◆ 演習課題
• 1. 骨造成のコラムから、「2018年09月30日 (日)」から「る骨の状態へと回復できます。」までを両端を含めて引用してください。
• 2. 骨造成のコラムによると、GBR法で骨造成を行った場合、インプラント体を埋入できる骨の状態に回復するまでの期間はどのくらいですか。

╭─ 本文抜粋

歯科コラム

インプラントの骨造成とは?

2018年09月30日 (日)
インプラント治療を成功へと導くには、顎の骨が正常な状態でなければなりません。それだけに、インプラントの事前診断においては、歯科用CTを活用した精密検査も実施され、患者さんの顎の状態を細かく診ていくのです。そこでもし、異常が見つかった場合は、インプラント体を埋入する前に、骨造成などの処置が必要となります。ここではそんな骨造成の仕組みやリスク、治療に伴う痛みなどについて詳しく解説します。

インプラント治療の骨造成ってなに?

インプラント治療の骨造成ってなに?
骨造成とは文字通り、骨を造成する処置法で、主にインプラントや重度の歯周病の治療で行われます。例えば、インプラント治療を開始する前には、歯科用CTなどを活用して、患者さんの骨の状態を正確に把握します。具体的には、骨の幅や奥行き、深さはもちろんのこと、骨密度まで調べ上げます。その結果、インプラント体を埋入するだけの骨質が確保されているかを評価し、もしも骨量が不足しているようなことがあれば、骨造成の適用となるのです。ですから、インプラント治療における骨造成というのは、あくまで人工歯根であるインプラント体を埋め込めるかどうかを指標に、骨造成を適用されるか決めることとなります。

骨造成の仕組みについて

骨造成では、骨量が不足している部分に、人工骨や自家骨を移植して、骨が再生するよう促します。その際、単に骨のみを移植するのではなく、骨を再生する細胞が活性化する因子も同時に作用させます。その結果、骨密度が低かったり、骨の量が物理的に不足していたりする部位に、骨の再生が起こることとなります。ちなみに、骨造成で最も一般的に行われている処置法に、GBR法があります。このGBR法によって骨造成をはかった場合は、およそ3~6ヶ月程度で、インプラント体を埋入することができる骨の状態へと回復できます。

╰─
╭─ 提供情報

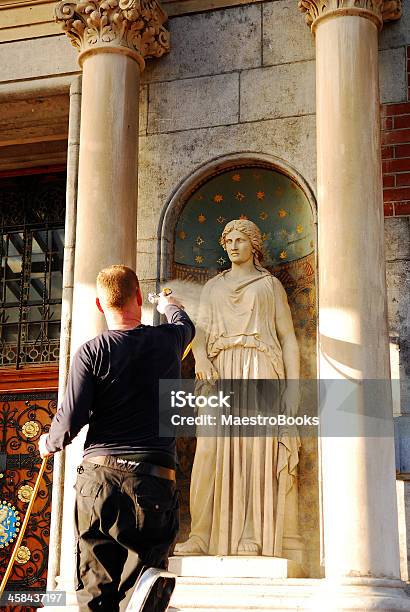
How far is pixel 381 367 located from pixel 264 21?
3.08 m

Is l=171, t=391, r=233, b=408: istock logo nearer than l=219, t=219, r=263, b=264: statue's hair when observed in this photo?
Yes

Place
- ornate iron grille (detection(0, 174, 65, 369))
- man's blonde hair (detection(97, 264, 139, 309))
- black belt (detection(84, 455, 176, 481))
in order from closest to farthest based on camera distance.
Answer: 1. black belt (detection(84, 455, 176, 481))
2. man's blonde hair (detection(97, 264, 139, 309))
3. ornate iron grille (detection(0, 174, 65, 369))

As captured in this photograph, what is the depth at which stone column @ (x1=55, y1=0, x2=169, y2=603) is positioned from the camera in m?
7.64

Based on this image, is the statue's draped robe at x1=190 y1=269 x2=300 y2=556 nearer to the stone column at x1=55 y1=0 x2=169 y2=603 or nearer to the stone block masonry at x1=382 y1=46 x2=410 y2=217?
the stone column at x1=55 y1=0 x2=169 y2=603

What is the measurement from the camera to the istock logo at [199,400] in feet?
24.9

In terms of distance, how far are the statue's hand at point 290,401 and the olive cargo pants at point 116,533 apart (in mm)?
3291

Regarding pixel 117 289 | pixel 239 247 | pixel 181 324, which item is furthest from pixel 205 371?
pixel 117 289

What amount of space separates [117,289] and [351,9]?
3.97m

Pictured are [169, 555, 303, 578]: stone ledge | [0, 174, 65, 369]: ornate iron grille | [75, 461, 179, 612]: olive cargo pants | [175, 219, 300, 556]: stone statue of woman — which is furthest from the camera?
[0, 174, 65, 369]: ornate iron grille

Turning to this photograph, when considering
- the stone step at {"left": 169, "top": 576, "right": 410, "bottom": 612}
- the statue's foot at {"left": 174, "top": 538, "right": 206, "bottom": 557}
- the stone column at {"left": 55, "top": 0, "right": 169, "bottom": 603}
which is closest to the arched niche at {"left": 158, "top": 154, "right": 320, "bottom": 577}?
the statue's foot at {"left": 174, "top": 538, "right": 206, "bottom": 557}

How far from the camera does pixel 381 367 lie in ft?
22.6

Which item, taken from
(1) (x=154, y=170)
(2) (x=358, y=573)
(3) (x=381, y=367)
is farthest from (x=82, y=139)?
(2) (x=358, y=573)

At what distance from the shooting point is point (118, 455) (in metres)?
4.25

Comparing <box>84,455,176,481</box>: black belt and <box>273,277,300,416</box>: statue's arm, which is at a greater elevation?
<box>273,277,300,416</box>: statue's arm
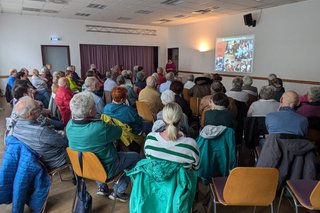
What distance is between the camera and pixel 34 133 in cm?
215

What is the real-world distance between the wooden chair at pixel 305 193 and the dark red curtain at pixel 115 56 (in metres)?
9.95

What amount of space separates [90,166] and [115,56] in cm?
984

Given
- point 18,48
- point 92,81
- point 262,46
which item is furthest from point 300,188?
point 18,48

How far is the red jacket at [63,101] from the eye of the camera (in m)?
3.80

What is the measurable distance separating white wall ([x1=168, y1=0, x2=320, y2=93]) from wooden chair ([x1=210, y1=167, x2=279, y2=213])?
608 cm

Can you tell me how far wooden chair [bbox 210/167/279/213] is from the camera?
165 centimetres

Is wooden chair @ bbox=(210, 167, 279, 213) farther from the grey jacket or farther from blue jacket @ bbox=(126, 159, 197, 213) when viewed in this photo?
the grey jacket

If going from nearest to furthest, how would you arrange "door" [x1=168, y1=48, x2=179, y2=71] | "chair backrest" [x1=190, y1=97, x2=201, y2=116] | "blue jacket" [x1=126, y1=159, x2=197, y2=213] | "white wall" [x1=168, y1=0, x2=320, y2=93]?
"blue jacket" [x1=126, y1=159, x2=197, y2=213] → "chair backrest" [x1=190, y1=97, x2=201, y2=116] → "white wall" [x1=168, y1=0, x2=320, y2=93] → "door" [x1=168, y1=48, x2=179, y2=71]

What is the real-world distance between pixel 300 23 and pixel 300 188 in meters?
6.44

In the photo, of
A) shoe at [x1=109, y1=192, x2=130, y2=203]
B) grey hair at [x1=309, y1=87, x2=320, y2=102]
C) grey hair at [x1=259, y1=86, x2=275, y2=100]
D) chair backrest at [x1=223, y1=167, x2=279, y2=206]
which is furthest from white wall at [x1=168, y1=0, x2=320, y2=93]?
shoe at [x1=109, y1=192, x2=130, y2=203]

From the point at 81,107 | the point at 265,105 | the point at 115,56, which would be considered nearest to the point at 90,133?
the point at 81,107

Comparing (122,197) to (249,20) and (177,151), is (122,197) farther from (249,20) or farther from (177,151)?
(249,20)

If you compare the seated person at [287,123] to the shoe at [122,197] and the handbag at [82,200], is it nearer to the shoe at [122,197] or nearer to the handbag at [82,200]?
the shoe at [122,197]

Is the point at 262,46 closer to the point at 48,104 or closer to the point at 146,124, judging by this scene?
the point at 146,124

╰─

◆ 演習解答
• 1.
2018年09月30日 (日)
インプラント治療を成功へと導くには、顎の骨が正常な状態でなければなりません。それだけに、インプラントの事前診断においては、歯科用CTを活用した精密検査も実施され、患者さんの顎の状態を細かく診ていくのです。そこでもし、異常が見つかった場合は、インプラント体を埋入する前に、骨造成などの処置が必要となります。ここではそんな骨造成の仕組みやリスク、治療に伴う痛みなどについて詳しく解説します。

インプラント治療の骨造成ってなに?

インプラント治療の骨造成ってなに?
骨造成とは文字通り、骨を造成する処置法で、主にインプラントや重度の歯周病の治療で行われます。例えば、インプラント治療を開始する前には、歯科用CTなどを活用して、患者さんの骨の状態を正確に把握します。具体的には、骨の幅や奥行き、深さはもちろんのこと、骨密度まで調べ上げます。その結果、インプラント体を埋入するだけの骨質が確保されているかを評価し、もしも骨量が不足しているようなことがあれば、骨造成の適用となるのです。ですから、インプラント治療における骨造成というのは、あくまで人工歯根であるインプラント体を埋め込めるかどうかを指標に、骨造成を適用されるか決めることとなります。

骨造成の仕組みについて

骨造成では、骨量が不足している部分に、人工骨や自家骨を移植して、骨が再生するよう促します。その際、単に骨のみを移植するのではなく、骨を再生する細胞が活性化する因子も同時に作用させます。その結果、骨密度が低かったり、骨の量が物理的に不足していたりする部位に、骨の再生が起こることとなります。ちなみに、骨造成で最も一般的に行われている処置法に、GBR法があります。このGBR法によって骨造成をはかった場合は、およそ3~6ヶ月程度で、インプラント体を埋入することができる骨の状態へと回復できます。

• 2. およそ3~6ヶ月程度です。